If MCP NOT available (Fallback):
curl -s "https://api.minimax.io/v1/chat/completions" \
-H "Content-Type: application/json" \
-H "Authorization: Bearer $MINIMAX_API_KEY" \
-d '{
"model": "MiniMax-M2.7",
"messages": [
{
"role": "system",
"content": "You are a senior machine learning researcher serving as a reviewer for top-tier conferences like NeurIPS, ICML, and ICLR. Provide rigorous, constructive feedback."
},
{
"role": "user",
"content": "[Round N/MAX_ROUNDS of autonomous review loop]\n\n[Full research context: claims, methods, results, known weaknesses]\n[Changes since last round, if any]\n[For round 2+: Summary of previous review feedback and what was addressed]\n\nPlease act as a senior ML reviewer (NeurIPS/ICML level).\n\n1. Score this work 1-10 for a top venue\n2. List remaining critical weaknesses (ranked by severity)\n3. For each weakness, specify the MINIMUM fix (experiment, analysis, or reframing)\n4. State clearly: is this READY for submission? Yes/No/Almost\n\nBe brutally honest. If the work is ready, say so clearly."
}
],
"max_tokens": 4096
}'
Note: Each round is a standalone API call. For round 2+, include the summary of previous reviews and changes in the prompt itself.

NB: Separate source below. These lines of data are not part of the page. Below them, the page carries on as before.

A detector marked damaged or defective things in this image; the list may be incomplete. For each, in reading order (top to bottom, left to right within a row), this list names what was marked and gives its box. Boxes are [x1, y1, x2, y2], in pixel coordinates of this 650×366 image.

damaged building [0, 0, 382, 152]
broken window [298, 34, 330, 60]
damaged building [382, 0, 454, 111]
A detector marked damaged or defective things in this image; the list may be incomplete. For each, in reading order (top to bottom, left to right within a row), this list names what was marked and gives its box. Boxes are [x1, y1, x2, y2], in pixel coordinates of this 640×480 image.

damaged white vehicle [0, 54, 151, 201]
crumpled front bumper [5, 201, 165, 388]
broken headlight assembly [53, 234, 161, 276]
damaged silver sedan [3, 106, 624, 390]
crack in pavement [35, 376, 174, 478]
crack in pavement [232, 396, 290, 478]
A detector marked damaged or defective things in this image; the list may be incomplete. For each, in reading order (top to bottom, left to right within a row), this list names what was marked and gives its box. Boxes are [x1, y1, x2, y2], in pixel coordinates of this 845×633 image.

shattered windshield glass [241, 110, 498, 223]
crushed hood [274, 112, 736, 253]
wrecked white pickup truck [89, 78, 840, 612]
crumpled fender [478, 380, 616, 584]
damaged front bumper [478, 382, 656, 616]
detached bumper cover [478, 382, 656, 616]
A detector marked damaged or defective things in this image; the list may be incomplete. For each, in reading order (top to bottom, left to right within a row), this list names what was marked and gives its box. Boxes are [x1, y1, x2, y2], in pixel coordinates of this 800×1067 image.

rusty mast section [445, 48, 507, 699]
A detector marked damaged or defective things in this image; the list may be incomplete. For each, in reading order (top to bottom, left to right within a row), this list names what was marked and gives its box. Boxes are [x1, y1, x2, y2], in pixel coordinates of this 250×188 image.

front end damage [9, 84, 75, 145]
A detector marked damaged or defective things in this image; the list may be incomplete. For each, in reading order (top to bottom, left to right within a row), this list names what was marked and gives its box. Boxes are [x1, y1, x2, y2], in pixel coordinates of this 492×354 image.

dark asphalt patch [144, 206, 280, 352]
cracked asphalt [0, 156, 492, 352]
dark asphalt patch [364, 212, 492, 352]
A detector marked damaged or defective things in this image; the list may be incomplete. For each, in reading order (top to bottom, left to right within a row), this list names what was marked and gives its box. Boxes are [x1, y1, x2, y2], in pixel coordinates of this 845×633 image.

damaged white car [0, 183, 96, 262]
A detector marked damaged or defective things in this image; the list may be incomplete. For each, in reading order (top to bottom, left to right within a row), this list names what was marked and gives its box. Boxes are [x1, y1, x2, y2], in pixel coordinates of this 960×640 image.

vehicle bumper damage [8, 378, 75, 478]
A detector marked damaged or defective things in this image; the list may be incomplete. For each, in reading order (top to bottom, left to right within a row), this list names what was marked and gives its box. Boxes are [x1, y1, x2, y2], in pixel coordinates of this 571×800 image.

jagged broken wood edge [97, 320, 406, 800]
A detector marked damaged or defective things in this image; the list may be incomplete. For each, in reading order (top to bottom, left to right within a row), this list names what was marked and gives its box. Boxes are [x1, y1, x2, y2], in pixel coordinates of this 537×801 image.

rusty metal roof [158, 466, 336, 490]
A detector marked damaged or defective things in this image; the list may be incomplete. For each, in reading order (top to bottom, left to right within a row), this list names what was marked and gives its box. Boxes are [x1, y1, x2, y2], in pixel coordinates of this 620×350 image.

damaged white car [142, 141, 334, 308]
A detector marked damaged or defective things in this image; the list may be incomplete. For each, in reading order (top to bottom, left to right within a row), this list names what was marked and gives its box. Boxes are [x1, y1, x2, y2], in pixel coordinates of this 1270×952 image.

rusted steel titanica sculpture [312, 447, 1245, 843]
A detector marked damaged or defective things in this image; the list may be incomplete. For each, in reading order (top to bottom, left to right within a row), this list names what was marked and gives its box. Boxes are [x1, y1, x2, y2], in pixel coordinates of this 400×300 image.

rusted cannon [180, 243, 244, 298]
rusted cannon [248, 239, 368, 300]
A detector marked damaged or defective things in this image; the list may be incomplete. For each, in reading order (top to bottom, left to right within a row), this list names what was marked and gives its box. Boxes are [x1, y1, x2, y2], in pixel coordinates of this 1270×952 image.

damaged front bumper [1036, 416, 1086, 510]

Phase B: Parse Assessment¶
CRITICAL: Save the FULL raw response from the external reviewer verbatim (store in a variable for Phase E). Do NOT discard or summarize — the raw text is the primary record.
Then extract structured fields: - Score (numeric 1-10) - Verdict ("ready" / "almost" / "not ready") - Action items (ranked list of fixes)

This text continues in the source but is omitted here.